Iti's lawyer criticises Urewera trial judge

10:39 pm on 22 August 2012

The lawyer for convicted Tuhoe activist Tame Iti has criticised directions given to the jury by the Urewera raids trial judge.

Russell Fairbrother was one of four lawyers challenging firearms convictions and sentences for the group known as the 'Urewera Four' in the Court of Appeal in Wellington on Wednesday.

In March this year, Tame Iti, Te Rangikaiwhiria Kemara, Urs Signer and Emily Bailey were found guilty of firearms charges.

Iti and Kemara were jailed for two-and-a half-years, while Signer and Bailey were given nine months' home detention.

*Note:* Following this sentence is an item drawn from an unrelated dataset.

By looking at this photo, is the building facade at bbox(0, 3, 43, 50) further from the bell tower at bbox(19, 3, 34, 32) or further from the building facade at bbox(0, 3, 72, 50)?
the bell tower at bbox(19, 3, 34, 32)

Mr Fairbrother told the three Court of Appeal judges that the jury was not given enough context as to why the accused were carrying guns in Te Urewera National Park in 2007.

He said the trial judge, Justice Hansen, bought into the Crown's argument as to why the accused were carrying guns in the bush.

"If the Crown had stopped at just the unlawful purpose was military style training camps as alleged, perhaps the whole trial would have been quite different. But my friend opened that it was for serious violent offences and closed on that, and that was really the bait which everybody took."

Mr Fairbrother said the settlement of Ruatoki - the main target for the 2007 police raids - is a remarkably different world to those sitting on a jury trial, and what was going on needed to be seen through the eyes of the people who lived there.

He said Justice Hansen should have told the jury to look at the environment in which the activities were happening, which he said were on private property and out of harm's way.

Mr Fairbrother said the jury was directed as if military-style training was inherently bad, when it should have been presented as something that might also have been done for amusement or for cultural reasons.

However, the Crown said Justice Hansen did remind the jury to consider a sense of injustice harboured by the Tuhoe people.

Iti and Kemara's lawyers have asked for the sentences to be reduced to community-based ones.

Signer and Bailey's lawyers are calling for discharge without conviction.